The music for “Rasa”, by Zakir Hussain, is identifiably from India. The movement King made for the start of the piece could, however, be interpreted as animal stalking. Some of it might even be inserted into “Migration” Part 1 and not seem out of place. So much for interpreting the action literally! Only later in “Rasa” do passages have the patter pulse of India’s Khatak style of dancing – Khatak scrambled.
Choreography that isn't shaped by all the music’s aspects often hasn't a strong sense of form. One can loose the sense of path in “Migration” with its 6 parts and in “Rasa” with its 9 parts despite the demarked sections with their variations on dance themes or new motifs. That disturbs. It is akin to what happens at times in works by Cunningham. No goal is in sight. Movement and dancing just keep coming. The reassurance of a set destination, though, is something neither of these choreographers has been known to promise.

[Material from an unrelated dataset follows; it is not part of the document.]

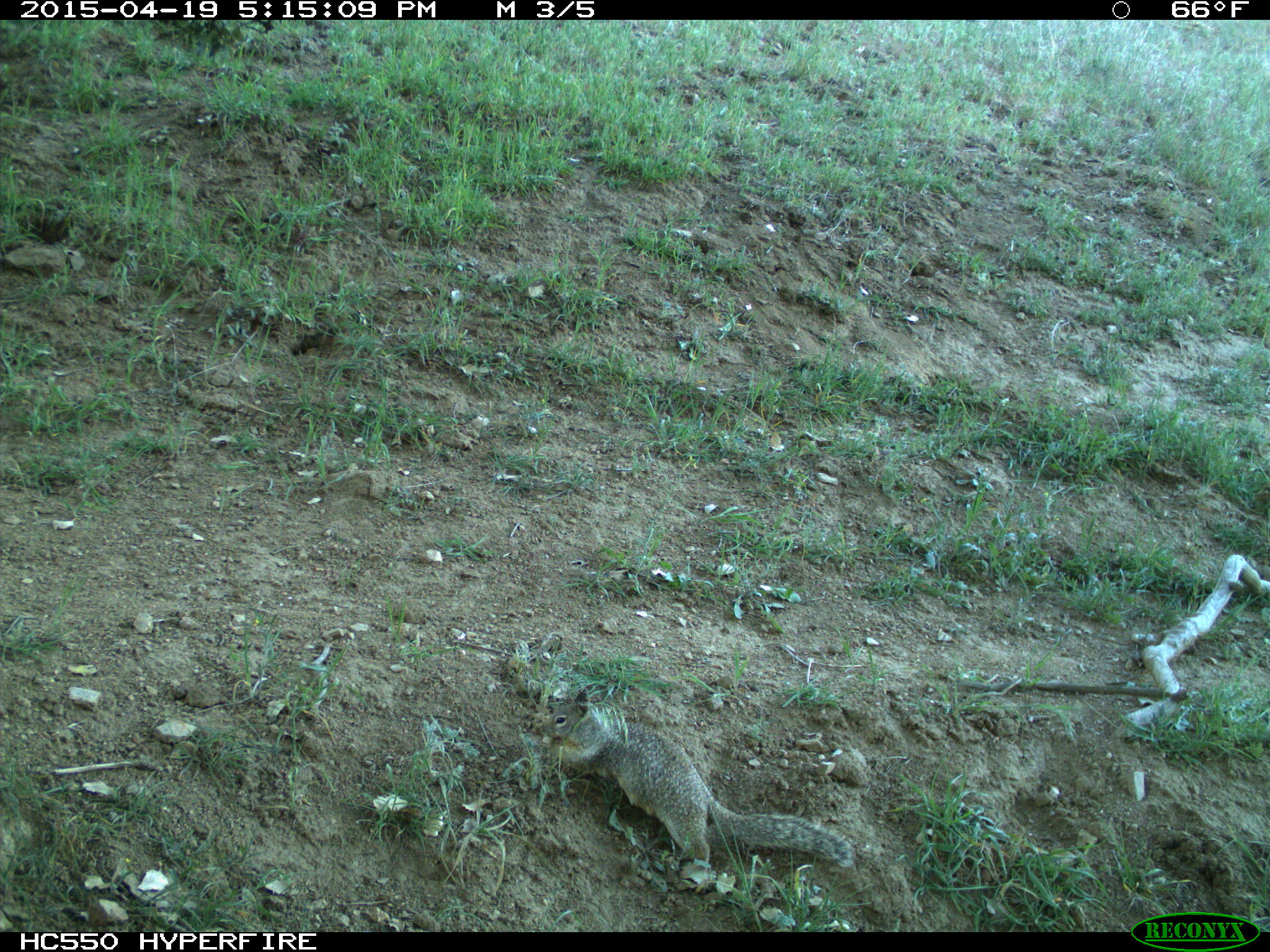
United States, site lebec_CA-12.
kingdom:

So, is Alonzo King’s Lines a ballet company or not? Not one toe shoe turned up on stage at Goucher, although King has had his women use pointes in other works – and use them idiomatically, not as stilts like Alvin Ailey had Judith Jamison do. Plenty of pirouettes can be found in King’s pieces, thrown in sometimes for fun like in French ballet. King is more classical technically and in his casting than Mark Morris who gives his dancers a balletic workout but one that’s loosely so. Musically, Morris is stricter and conveys more urgency of form. Does it matter? Consumers insist that labeling does. There are people who dote on ballet and want only to see it used fully and normally. Others, although dance lovers, loathe ballet technique and the stylization it produces. I wouldn’t send either type of customer to Lines. Alonzo King likes to work not within such limits but beyond.

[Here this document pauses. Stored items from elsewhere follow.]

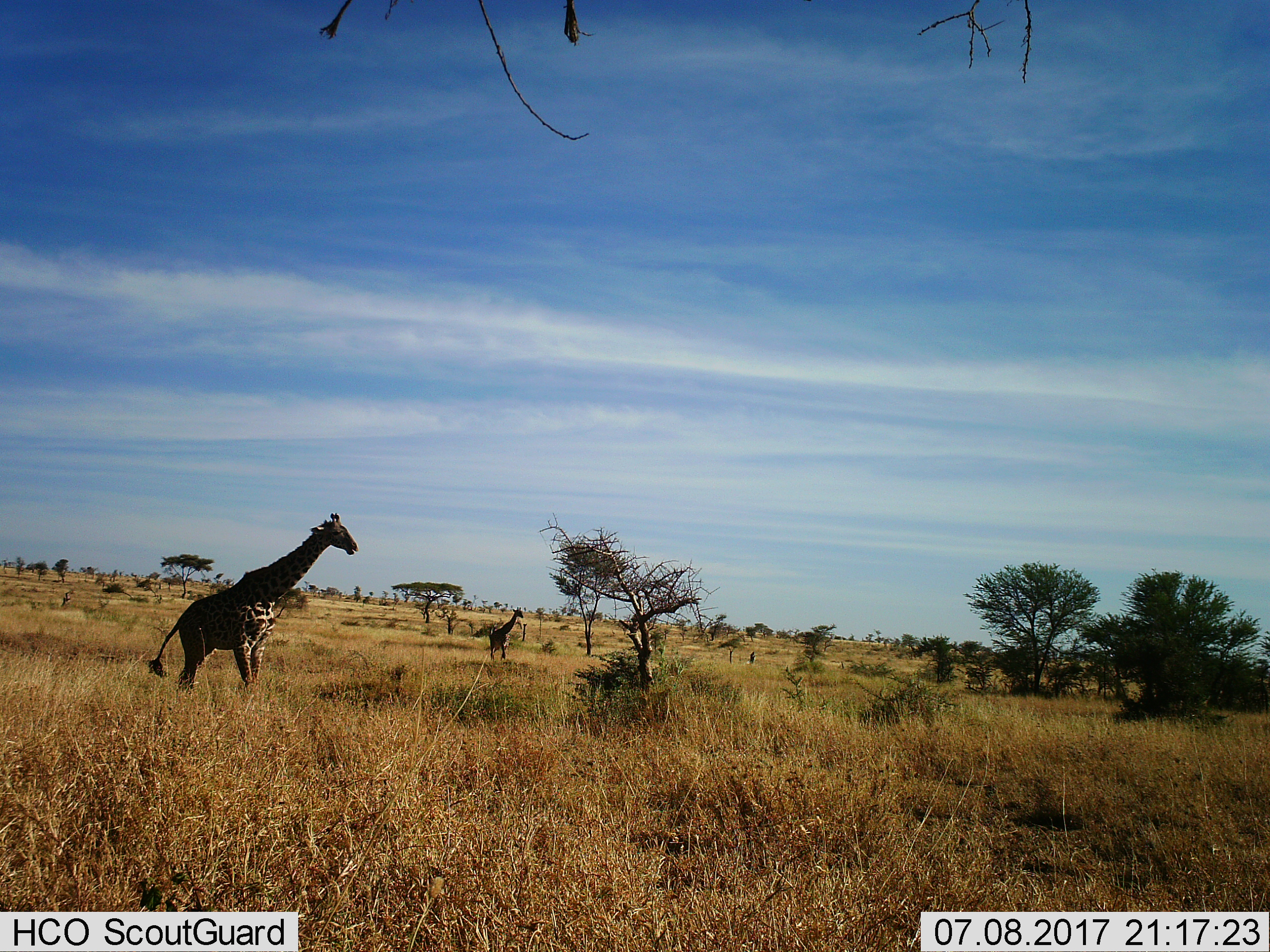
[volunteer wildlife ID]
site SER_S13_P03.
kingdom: Animalia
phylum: Chordata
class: Mammalia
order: Artiodactyla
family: Giraffidae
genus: Giraffa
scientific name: Giraffa camelopardalis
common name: giraffe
Giraffe (Giraffa camelopardalis), count 2. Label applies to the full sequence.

[Robert Rosenwasser, associate artistic director of Lines, and ballet master Arturo Fernandez undoubtedly share in producing the Lines look. On the company’s roster are four women (Meredith Webster, Laurel Keen, Caroline Rocher and Ashley Jackson) plus five men (Bert Conway, David Harvey, Corey Scott-Gilbert, Keelan Whitmore and Ricardo Zayas). Lines' performances March 13 & 14 at Goucher College were part of the American College Dance Festival Association's Mid-Atlantic Conference.]